Every neocloud running B200 clusters on Spectrum-X is converging on the same fabric design, because there is one right answer for non-blocking rail-optimized dual-plane Ethernet. Where AI clouds actually differentiate is in multi-tenancy posture, customer experience, ClusterMAX rating, and pricing. Design effort spent re-deriving NVIDIA's published reference architecture is design effort not spent on the things customers actually choose between. Hedgehog's OCP contribution removes the temptation to redo settled work.

Sources

  • NVIDIA (2026). HGX B300 Spectrum Enterprise Reference Architecture. Networking logical architecture documentation, including 32/64/128-node scalable unit BOMs, dual-plane compute fabric, VLAN isolation schemes, and rail-optimized topology.
  • NVIDIA (2023, updated). Spectrum-X Network Platform Architecture Whitepaper. Lossless RoCE design, adaptive routing, entropy management, congestion control, multi-tenancy.
  • NVIDIA (2024). Spectrum-X Networking Platform Administration Training Overview. Deployment training covering IP addressing, QoS, routing policies, virtualized multi-tenancy, NetQ monitoring.

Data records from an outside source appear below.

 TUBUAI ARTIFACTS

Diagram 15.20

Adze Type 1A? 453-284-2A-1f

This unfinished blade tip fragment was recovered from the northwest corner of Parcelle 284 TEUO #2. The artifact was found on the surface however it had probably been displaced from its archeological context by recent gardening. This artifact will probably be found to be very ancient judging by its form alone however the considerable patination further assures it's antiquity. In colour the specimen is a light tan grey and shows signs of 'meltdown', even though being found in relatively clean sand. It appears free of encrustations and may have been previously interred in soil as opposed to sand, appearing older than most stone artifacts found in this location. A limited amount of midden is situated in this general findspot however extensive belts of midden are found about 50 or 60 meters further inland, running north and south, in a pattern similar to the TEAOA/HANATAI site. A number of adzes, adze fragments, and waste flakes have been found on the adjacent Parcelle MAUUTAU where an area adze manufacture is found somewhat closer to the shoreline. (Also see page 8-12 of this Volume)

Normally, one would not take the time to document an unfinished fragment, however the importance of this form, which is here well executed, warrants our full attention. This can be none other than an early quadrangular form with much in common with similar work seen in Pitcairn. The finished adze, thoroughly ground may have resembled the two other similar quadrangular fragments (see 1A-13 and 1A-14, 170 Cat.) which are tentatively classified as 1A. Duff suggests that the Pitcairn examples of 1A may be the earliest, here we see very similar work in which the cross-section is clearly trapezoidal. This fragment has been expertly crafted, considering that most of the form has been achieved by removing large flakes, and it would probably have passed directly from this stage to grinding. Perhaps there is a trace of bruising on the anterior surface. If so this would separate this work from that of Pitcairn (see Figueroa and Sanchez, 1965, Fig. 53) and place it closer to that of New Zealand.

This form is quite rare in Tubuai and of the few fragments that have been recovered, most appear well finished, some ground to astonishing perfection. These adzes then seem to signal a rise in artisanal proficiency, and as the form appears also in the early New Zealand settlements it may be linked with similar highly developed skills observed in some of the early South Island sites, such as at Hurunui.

  • NVIDIA (2025). Multi-Path Reliable Connection (MRC) RDMA Transport. Open Compute Project specification, deployed at OpenAI, Microsoft Fairwater, and Oracle Cloud Infrastructure.
  • Hedgehog (2026). OCP-Accepted AI Training and Inference Reference Architectures. Available in the OCP Marketplace; covers topology options, control plane / SONiC data plane split, lifecycle automation, GitOps integration, and Kubernetes-CRD configuration model.

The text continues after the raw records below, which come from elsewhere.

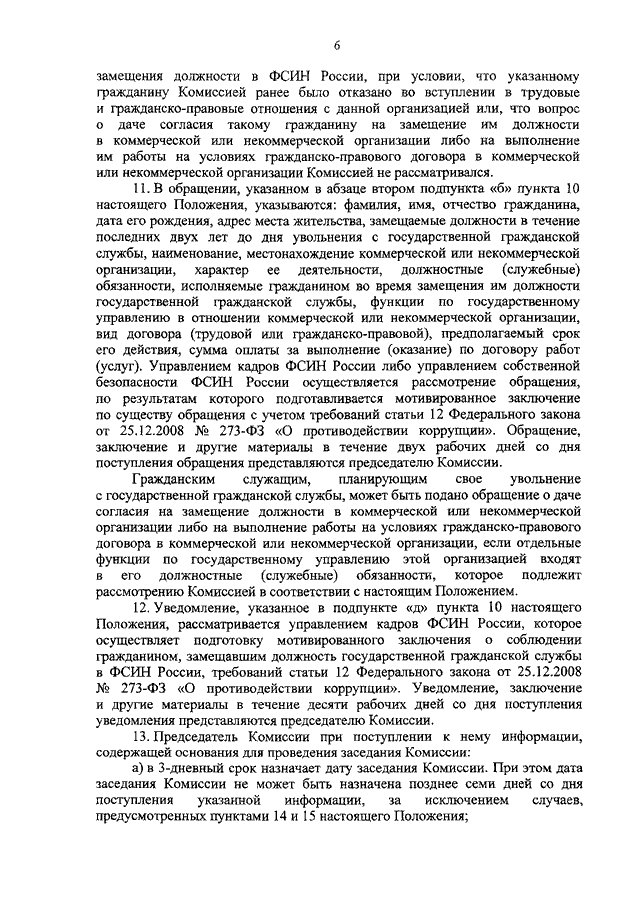 6

замещения должности в ФСИН России, при условии, что указанному гражданину Комиссией ранее было отказано во вступлении в трудовые и гражданско-правовые отношения с данной организацией или, что вопрос о даче согласия такому гражданину на замещение им должности в коммерческой или некоммерческой организации либо на выполнение им работы на условиях гражданско-правового договора в коммерческой или некоммерческой организации Комиссией не рассматривался.

11. В обращении, указанном в абзаце втором подпункта «б» пункта 10 настоящего Положения, указываются: фамилия, имя, отчество гражданина, дата его рождения, адрес места жительства, замещаемые должности в течение последних двух лет до дня увольнения с государственной гражданской службы, наименование, местонахождение коммерческой или некоммерческой организации, характер ее деятельности, должностные (служебные) обязанности, исполняемые гражданином во время замещения им должности государственной гражданской службы, функции по государственному управлению в отношении коммерческой или некоммерческой организации, вид договора (трудовой или гражданско-правовой), предполагаемый срок его действия, сумма оплаты за выполнение (оказание) по договору работ (услуг). Управлением кадров ФСИН России либо управлением собственной безопасности ФСИН России осуществляется рассмотрение обращения, по результатам которого подготавливается мотивированное заключение по существу обращения с учетом требований статьи 12 Федерального закона от 25.12.2008 № 273-ФЗ «О противодействии коррупции». Обращение, заключение и другие материалы в течение двух рабочих дней со дня поступления обращения представляются председателю Комиссии.

Гражданским служащим, планирующим свое увольнение с государственной гражданской службы, может быть подано обращение о даче согласия на замещение должности в коммерческой или некоммерческой организации либо на выполнение работы на условиях гражданско-правового договора в коммерческой или некоммерческой организации, если отдельные функции по государственному управлению этой организацией входят в его должностные (служебные) обязанности, которое подлежит рассмотрению Комиссией в соответствии с настоящим Положением.

12. Уведомление, указанное в подпункте «д» пункта 10 настоящего Положения, рассматривается управлением кадров ФСИН России, которое осуществляет подготовку мотивированного заключения о соблюдении гражданином, замещавшим должность государственной гражданской службы в ФСИН России, требований статьи 12 Федерального закона от 25.12.2008 № 273-ФЗ «О противодействии коррупции». Уведомление, заключение и другие материалы в течение десяти рабочих дней со дня поступления уведомления представляются председателю Комиссии.

13. Председатель Комиссии при поступлении к нему информации, содержащей основания для проведения заседания Комиссии:

а) в 3-дневный срок назначает дату заседания Комиссии. При этом дата заседания Комиссии не может быть назначена позднее семи дней со дня поступления указанной информации, за исключением случаев, предусмотренных пунктами 14 и 15 настоящего Положения;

  • Introl (2025). Building AI Infrastructure Team: NVIDIA Certification 2025. Five-level skill framework with compensation ranges: Level 5 architect $250K–$400K; Level 4 expert $175K–$250K; Level 3 professional $125K–$175K; certification path NCA-AIIO → NCP-AIN.
  • KORE1 (2026). AI Infrastructure Staffing Guide. AI infrastructure salaries +20–30% Q1 2025 to Q1 2026; recruiting timeline 60–90 days minimum for senior platform engineers; geographic mismatch the dominant staffing constraint; $15K–$40K relocation packages.
  • Cudo Compute (2025). Building AI Infrastructure: In-House vs. External Experts. 44% of executives cite in-house AI expertise shortage as top scaling blocker; recruiting timelines 2–3 months for advanced engineering hires; $189K median ML engineer compensation.
  • Metaintro / AFCOM (2025). State of the Data Center Report 2025. 340,000 AI data center roles unfilled due to skills shortage; multiskilled data center operator identified as top growth area by 58% of managers.
  • NVIDIA (2025–2026). NVIDIA Certification Program. NCA-AIIO (Associate, AI Infrastructure and Operations, $125/exam) and NCP-AIN (Professional, AI Networking — InfiniBand, Spectrum-X Ethernet, RDMA, multi-GPU fabric optimization, $200/exam).
  • FarmGPU (2025). Building an AI Cluster: Our 17-Day Crash Course in Open Networking. Real-world deployment chronicle covering optics initialization bugs, ECMP imbalance, BIOS misconfiguration, and NCCL tuning — illustrates the scope of the validation/performance engineer role.